Go Green Wilmette
- Formation: 2006; 19 years ago
- Type: Nonprofit
- Tax ID no.: 26-2212201
- Legal status: 501(c)(3)
- Headquarters: Wilmette, Illinois
- Board President: Beth Drucker
- Website: gogreenwilmette.org

= Go Green Wilmette =

Nonprofit organization in Illinois, US

Go Green Wilmette is a non-profit grassroots environmental organization in Wilmette, Illinois. It was founded in 2006 with the goal of establishing an Environmental Commission as part of the village's government. The organization's current president is Beth Drucker. Its mission is "to raise environmental awareness in Wilmette and to inspire people to take action to make a difference." The group has played an activist role in Wilmette on such issues as recycling, leaf blowers, green lawn care, and car idling, and generally acts as a clearinghouse on environmental issues in the Village and neighboring communities.

Go Green Wilmette assists local schools with environmental initiatives, such as school gardens, recycling, and composting. Go Green Wilmette also co-hosts a Greener Choices series of speakers, books, and films with the Wilmette Public Library on a variety of topics, including climate, beekeeping, sustainable agriculture, and organic vegetable gardening. The group organizes periodic educational field trips for community members. Each fall, Go Green Wilmette organizes a climate action event, urging the community to participate in what has become a global movement promoted by 350.org.

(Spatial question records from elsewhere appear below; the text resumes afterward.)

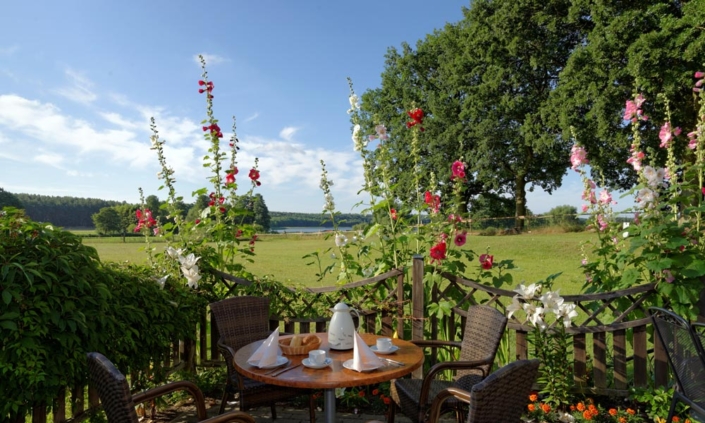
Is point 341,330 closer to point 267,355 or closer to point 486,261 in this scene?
point 267,355

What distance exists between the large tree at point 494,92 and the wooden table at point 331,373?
13.4 m

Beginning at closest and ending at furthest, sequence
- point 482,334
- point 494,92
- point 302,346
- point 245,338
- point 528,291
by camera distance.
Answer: point 302,346 < point 482,334 < point 528,291 < point 245,338 < point 494,92

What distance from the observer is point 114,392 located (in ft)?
5.08

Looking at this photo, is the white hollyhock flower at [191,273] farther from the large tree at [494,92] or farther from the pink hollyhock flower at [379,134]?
the large tree at [494,92]

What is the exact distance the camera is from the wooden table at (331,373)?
1971mm

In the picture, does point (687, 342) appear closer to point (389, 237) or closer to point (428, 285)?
point (428, 285)

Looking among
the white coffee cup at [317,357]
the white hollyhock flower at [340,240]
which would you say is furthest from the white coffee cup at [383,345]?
the white hollyhock flower at [340,240]

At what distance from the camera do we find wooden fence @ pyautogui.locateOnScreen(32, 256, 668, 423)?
10.7 feet

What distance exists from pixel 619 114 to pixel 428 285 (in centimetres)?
1362

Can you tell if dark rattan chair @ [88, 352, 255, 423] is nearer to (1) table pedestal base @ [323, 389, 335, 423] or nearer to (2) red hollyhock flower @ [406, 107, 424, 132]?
(1) table pedestal base @ [323, 389, 335, 423]

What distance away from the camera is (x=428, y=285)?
3619mm

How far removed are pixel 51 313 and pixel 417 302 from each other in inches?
97.6

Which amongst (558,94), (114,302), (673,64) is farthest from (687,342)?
(558,94)

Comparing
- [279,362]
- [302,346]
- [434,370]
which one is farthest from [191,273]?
[434,370]
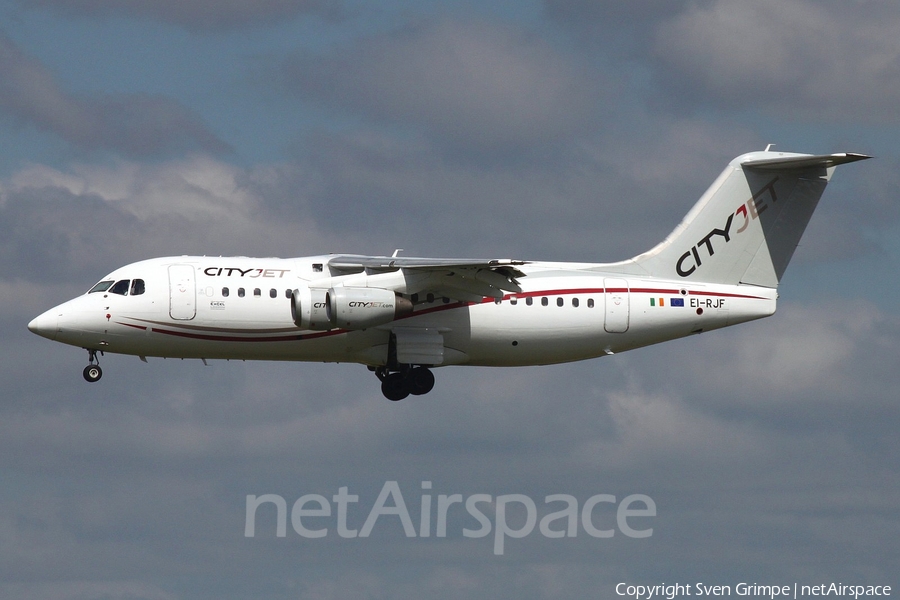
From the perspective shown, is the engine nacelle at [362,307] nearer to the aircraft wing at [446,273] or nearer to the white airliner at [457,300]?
the white airliner at [457,300]

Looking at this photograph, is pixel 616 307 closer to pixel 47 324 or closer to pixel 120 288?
pixel 120 288

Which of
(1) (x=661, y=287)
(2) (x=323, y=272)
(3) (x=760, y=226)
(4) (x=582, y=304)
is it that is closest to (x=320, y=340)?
(2) (x=323, y=272)

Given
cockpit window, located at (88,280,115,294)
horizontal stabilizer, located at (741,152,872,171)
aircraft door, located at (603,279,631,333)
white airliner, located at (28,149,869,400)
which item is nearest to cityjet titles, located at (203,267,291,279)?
white airliner, located at (28,149,869,400)

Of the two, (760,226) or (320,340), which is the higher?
(760,226)

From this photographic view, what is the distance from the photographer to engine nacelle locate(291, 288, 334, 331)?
89.6 ft

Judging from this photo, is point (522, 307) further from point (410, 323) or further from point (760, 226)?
point (760, 226)

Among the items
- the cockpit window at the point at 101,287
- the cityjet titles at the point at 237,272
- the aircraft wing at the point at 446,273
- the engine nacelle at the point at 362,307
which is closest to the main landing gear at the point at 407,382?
the aircraft wing at the point at 446,273

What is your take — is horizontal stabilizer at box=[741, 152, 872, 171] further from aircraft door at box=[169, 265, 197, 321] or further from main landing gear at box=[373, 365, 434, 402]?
aircraft door at box=[169, 265, 197, 321]

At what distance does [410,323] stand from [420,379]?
4.24 ft

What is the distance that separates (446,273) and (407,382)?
8.97 ft

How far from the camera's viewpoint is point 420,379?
96.8ft

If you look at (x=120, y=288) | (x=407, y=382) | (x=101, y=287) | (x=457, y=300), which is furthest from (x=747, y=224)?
(x=101, y=287)

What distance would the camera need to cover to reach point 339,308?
2720 cm

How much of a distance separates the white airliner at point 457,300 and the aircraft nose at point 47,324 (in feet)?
0.08
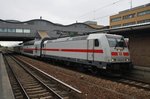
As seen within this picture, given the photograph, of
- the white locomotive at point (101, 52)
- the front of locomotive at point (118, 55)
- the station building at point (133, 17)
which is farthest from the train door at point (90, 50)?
the station building at point (133, 17)

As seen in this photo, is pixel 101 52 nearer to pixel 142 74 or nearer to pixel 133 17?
pixel 142 74

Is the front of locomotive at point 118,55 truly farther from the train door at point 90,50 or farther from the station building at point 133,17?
the station building at point 133,17

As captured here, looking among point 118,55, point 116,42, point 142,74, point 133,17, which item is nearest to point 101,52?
point 118,55

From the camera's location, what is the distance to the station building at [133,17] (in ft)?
223

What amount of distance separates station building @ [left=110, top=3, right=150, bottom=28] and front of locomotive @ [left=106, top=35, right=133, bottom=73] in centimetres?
5539

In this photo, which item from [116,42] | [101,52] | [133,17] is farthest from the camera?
[133,17]

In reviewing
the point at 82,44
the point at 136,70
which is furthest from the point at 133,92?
the point at 82,44

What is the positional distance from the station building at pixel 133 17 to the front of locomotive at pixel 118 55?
5539cm

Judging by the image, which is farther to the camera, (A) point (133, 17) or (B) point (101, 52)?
(A) point (133, 17)

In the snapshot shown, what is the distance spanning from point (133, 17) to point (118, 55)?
6420 cm

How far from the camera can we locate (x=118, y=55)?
Answer: 46.3 feet

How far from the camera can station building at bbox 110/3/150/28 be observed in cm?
6800

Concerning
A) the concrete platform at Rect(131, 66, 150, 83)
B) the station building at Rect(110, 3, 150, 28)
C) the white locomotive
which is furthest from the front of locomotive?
the station building at Rect(110, 3, 150, 28)

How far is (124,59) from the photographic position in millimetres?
14414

Since March 2007, Go Green Wilmette has partnered with the Village of Wilmette to host the Going Green Matters environmental fair, a sustainable living event that recycled two semi-tractor-trailers full of consumer electronics. Going Green Matters topics have included solar energy, water conservation, energy efficiency and conservation, transportation, green vehicles, sustainable agriculture, composting, home and garden, recycling, waste reduction, and reuse.